And this is where the trouble starts. The level design is absolutely atrocious, basically amounting to a linear string of paths with an occasional branch off to a separate location. This means that to get from one place to another, you have to spend a lot of time just walking across the screen. And oh - the only place you can get an item that will heal you is at the very beginning, so the further you go in the game, the longer it will take you to get back. (The designers did include a couple new healing locations at the very end, near the boss, which only take about 5 minutes round-trip from the respawn point.) In the same way, the cumbersome item-selection system totally kills the fun of gathering bunches of new and magical items, by forcing you to cycle through those items one by one. Some of these items, of course, can only be used in one place in the entire game, but they still appear to annoy you whilst you dodge monsters.

The weirdest thing about the whole game, though - weird because it is simultaneously enjoyable and incredibly, perversely annoying - is the MINE-CART PUZZLES. You may end up giving up when you hit the second one, or you may find yourself experiencing a masochistic compulsion to try one more time to navigate through the high-speed maze of tracks. You might have to make a map and plot out the bits of track you've explored before you figure out how to get through to the goal.

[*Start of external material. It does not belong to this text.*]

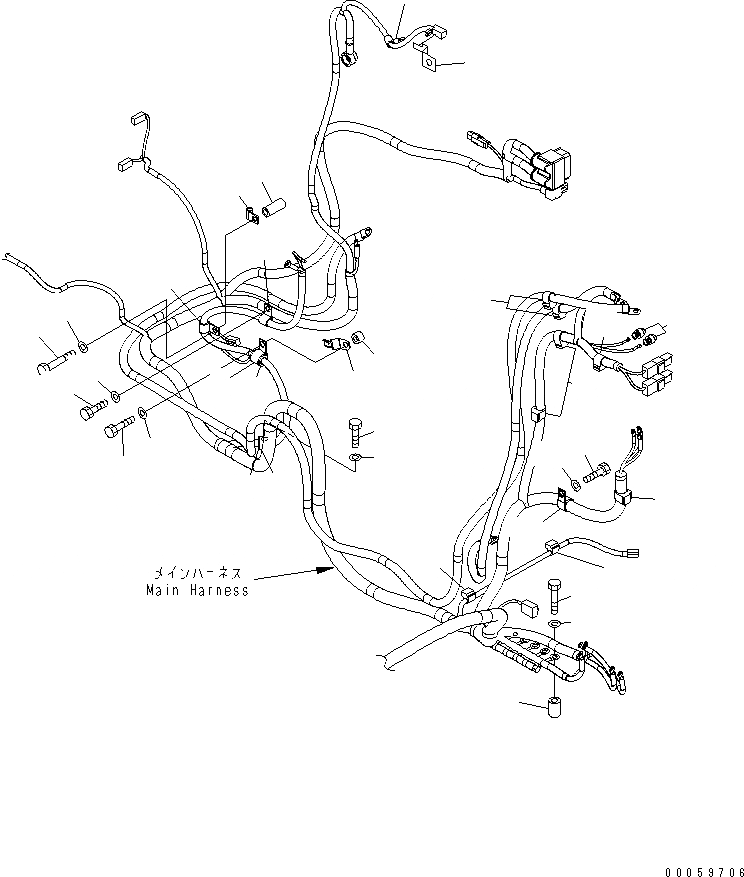 メインハーネス
Main Harness

00059706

Now, you might be thinking, ''Ok, these sound like fair complaints, but not very important ones. I mean, I can handle some tough puzzles, and so what if the interface is a little bit inefficient?'' But Young Merlin is so much more than just decent gameplay foiled by annoying levels and interface quirks: it's decent gameplay foiled by bad graphics, worse sound and a lackluster story.

The story is hardly worth mentioning, because it's as generic and meaningless as they come. (Boy meets girl; girl's father rejects boy; boy acquires magical powers with help from wizard; girl, father and wizard are abducted by fairies; boy quests through fairy world to rescue girl, father and wizard.) It's functional, though, and would have come through better had there been better-designed characters acting it out.

Young Merlin, you see, is to character design what gruel is to cooking: the least important parts of a lot of cheap products, mixed into a pale, bland, uninteresting slurry. The main character's defining feature is his gigantic head - otherwise, he's just some weirdo in a tight blue T-shirt and shiny red pants. The love interest is an icon of a girl in a nondescript purple dress; because your character is blonde, she has brown hair instead. This unexciting style of artwork spills over into the rest of the game. The trees look like drawings of trees made in Paint. The stone walls in the dungeons look like drawings of stone walls made in Paint.

To be fair, there are some really well-done background graphics - particularly the fairy world, which successfully creates an atmosphere that is simultaneously cheery and ghoulish. And the animation is smooth and believable. Unfortunately, though, there's nothing good to be said about Young Merlin's sound at all, except that you can turn it off. The music loops endlessly and somehow manages to piss you off without getting in your head. The effects are loud, disjointed and inappropriate, and seem to have been made by a teenager with a cassette recorder. It doesn't help that sounds often play several times close together, and stutter instead of overlapping.

And so, despite all the promising ideas that went into Young Merlin, they're dragged down by substandard implementation, and probably not worth playing in the first place. If you're interested in the gameplay in this disappointment, try a Legend of Zelda game, or maybe Castlevania: Symphony of the Night. Or if you want to go way back, pick up Metroid and take another crack at it. Seriously, it's not worth your time to play Young Merlin to witness ideas that have already been used, hidden as they are behind such a thick veneer of uninspired execution.